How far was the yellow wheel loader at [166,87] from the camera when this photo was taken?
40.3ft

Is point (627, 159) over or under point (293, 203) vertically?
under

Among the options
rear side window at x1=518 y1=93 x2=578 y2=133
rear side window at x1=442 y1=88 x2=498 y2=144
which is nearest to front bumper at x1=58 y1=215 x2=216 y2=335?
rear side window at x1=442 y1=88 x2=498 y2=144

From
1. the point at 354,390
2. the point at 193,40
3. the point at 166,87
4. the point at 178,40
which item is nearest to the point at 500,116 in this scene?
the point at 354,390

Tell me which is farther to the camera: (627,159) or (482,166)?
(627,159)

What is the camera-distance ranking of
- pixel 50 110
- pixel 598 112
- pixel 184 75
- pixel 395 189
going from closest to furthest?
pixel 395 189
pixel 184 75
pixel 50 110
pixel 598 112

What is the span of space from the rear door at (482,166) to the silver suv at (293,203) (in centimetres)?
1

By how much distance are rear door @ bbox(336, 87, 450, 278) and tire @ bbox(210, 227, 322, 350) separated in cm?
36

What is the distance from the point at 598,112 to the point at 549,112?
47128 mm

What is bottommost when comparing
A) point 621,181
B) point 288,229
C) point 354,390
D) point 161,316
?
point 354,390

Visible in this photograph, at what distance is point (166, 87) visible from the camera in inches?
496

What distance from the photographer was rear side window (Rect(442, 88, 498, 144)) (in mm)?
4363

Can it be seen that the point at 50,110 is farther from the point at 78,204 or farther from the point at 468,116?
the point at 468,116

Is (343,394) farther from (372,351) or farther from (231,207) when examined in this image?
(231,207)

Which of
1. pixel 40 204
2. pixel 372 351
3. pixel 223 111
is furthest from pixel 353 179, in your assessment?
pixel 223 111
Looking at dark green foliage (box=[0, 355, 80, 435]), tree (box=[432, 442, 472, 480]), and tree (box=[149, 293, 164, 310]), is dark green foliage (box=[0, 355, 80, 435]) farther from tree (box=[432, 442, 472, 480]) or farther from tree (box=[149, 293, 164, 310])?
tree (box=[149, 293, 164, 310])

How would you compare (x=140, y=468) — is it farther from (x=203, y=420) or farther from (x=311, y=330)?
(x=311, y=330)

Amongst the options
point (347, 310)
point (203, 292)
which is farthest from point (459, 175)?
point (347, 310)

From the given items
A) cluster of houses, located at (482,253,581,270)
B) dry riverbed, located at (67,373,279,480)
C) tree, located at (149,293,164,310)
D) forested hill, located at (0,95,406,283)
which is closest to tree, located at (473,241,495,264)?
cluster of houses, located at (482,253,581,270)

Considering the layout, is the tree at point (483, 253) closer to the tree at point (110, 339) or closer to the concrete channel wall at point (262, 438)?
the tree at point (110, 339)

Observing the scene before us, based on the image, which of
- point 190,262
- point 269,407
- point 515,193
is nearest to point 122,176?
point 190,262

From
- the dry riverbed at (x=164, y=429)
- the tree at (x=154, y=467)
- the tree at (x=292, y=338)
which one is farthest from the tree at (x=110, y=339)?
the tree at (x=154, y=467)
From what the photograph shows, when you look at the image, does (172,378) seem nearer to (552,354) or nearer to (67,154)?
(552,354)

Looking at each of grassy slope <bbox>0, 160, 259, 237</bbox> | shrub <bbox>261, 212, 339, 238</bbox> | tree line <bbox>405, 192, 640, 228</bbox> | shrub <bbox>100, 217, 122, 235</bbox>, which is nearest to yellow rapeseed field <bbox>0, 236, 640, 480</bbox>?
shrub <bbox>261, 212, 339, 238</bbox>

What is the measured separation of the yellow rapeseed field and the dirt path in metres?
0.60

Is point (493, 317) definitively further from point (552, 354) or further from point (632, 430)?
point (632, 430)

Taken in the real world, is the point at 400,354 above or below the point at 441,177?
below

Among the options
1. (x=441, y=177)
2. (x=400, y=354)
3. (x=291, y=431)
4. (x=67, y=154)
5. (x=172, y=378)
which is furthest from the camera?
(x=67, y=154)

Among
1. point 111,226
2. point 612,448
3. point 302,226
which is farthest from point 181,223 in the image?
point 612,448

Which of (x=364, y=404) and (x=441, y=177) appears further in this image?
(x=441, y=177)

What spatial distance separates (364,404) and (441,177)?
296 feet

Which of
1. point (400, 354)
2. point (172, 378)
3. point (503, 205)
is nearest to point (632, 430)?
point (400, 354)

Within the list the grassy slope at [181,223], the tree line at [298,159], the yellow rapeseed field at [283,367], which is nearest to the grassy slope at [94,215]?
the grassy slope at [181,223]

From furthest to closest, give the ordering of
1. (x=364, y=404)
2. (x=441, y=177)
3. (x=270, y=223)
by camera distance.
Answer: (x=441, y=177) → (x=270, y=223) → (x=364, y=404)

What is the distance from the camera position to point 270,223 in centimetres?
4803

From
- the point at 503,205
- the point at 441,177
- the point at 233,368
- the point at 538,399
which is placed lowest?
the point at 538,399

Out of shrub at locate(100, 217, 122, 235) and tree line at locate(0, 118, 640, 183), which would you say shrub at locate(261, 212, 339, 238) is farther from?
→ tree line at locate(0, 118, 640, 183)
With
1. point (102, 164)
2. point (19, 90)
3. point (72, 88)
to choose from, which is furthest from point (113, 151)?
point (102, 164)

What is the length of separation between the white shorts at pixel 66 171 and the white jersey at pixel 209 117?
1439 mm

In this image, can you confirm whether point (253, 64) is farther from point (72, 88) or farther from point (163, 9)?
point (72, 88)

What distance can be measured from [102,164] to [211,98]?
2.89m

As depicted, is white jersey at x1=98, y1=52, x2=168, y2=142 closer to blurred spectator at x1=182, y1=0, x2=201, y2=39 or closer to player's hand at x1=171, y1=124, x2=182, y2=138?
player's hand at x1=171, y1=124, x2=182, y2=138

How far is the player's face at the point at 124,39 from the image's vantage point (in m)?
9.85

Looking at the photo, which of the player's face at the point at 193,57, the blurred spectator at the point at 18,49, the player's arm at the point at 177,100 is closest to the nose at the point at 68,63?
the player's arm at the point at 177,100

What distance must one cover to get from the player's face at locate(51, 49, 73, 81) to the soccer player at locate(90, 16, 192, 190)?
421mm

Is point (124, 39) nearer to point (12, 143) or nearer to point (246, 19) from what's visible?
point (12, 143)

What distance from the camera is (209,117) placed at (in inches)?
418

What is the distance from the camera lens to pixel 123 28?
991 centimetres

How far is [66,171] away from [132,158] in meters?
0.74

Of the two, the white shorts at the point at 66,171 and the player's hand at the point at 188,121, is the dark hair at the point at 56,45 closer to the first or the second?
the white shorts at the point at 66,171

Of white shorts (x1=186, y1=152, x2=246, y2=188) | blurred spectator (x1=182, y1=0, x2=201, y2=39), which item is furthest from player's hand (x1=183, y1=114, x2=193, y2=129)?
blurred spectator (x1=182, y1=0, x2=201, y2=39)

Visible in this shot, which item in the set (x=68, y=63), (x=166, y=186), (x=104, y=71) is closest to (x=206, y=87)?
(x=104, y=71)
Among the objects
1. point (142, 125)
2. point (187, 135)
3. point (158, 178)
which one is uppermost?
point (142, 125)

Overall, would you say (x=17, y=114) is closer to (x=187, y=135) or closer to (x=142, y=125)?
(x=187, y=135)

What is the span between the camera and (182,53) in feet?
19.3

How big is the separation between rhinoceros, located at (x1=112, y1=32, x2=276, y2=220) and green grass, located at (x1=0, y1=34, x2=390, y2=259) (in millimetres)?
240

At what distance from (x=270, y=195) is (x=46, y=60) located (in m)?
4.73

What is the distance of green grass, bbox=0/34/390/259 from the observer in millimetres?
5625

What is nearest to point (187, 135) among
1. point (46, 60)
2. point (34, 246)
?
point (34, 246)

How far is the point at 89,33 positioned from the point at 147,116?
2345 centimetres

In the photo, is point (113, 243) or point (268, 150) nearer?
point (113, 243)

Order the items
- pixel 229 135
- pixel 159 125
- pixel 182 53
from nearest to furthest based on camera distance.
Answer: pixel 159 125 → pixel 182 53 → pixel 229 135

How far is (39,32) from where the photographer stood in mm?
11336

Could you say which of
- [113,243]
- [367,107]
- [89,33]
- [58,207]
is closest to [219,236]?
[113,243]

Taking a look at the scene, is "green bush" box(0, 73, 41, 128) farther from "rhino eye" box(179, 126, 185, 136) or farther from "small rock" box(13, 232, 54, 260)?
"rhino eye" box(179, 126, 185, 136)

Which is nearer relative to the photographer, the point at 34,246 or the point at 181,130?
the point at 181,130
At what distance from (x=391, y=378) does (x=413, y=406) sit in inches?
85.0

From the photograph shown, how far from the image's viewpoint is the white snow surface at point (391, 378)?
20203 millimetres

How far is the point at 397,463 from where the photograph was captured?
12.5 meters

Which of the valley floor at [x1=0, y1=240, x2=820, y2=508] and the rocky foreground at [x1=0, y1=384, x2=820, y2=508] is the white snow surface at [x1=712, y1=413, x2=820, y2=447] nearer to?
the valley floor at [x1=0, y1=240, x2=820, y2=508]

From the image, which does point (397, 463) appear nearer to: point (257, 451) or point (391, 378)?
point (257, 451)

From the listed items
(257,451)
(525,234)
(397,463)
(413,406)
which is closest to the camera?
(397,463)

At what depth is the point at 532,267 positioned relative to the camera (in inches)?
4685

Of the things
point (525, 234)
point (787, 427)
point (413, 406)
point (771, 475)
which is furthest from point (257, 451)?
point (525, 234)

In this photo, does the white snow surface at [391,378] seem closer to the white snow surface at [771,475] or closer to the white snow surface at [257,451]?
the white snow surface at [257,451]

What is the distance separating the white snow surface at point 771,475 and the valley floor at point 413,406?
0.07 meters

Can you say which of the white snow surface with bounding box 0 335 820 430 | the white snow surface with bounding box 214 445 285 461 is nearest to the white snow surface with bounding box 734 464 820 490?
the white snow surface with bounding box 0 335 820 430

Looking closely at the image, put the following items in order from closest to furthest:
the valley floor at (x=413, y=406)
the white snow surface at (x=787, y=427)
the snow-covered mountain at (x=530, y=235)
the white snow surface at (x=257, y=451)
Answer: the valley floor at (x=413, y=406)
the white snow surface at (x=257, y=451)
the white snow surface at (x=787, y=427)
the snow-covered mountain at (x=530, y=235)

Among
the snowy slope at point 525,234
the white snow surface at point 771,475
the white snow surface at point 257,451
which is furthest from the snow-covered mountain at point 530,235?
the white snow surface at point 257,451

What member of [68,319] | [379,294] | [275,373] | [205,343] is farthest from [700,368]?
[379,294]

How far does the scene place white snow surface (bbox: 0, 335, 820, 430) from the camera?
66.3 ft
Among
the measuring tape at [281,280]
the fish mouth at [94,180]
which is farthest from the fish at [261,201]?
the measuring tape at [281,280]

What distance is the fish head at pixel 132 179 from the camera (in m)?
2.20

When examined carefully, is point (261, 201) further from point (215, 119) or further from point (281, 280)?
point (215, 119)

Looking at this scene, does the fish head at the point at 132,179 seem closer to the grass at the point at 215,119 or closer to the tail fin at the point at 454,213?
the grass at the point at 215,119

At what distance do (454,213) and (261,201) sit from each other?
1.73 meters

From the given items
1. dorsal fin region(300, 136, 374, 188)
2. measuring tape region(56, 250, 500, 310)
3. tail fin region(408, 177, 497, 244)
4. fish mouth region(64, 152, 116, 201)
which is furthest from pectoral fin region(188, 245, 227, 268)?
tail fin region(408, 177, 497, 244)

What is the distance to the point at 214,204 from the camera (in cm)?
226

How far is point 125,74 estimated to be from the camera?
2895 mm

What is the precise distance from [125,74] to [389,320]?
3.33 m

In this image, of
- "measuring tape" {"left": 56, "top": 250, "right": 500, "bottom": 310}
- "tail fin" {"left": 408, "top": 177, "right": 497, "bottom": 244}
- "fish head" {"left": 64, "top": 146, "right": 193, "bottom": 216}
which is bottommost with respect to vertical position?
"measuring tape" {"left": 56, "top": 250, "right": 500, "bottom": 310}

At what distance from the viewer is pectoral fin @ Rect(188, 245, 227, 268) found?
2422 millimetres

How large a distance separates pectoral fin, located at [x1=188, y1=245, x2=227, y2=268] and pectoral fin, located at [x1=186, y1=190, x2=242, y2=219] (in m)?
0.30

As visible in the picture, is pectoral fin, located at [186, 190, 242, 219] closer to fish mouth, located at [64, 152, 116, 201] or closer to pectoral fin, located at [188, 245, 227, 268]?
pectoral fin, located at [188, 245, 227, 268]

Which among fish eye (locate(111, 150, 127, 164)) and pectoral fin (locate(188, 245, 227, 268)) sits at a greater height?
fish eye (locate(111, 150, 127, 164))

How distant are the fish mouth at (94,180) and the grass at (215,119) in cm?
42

┄┄┄┄┄┄┄┄┄┄┄┄┄┄┄┄┄┄┄┄

**What to produce**
In the material, rewrite the lines from the line with "What is the distance separating" to the line with "0.07 meters", replacing "valley floor" with "basin floor" and leaving all else unchanged.

**Output for this task**
What is the distance separating the white snow surface at point 771,475 and the basin floor at point 413,406?
0.07 meters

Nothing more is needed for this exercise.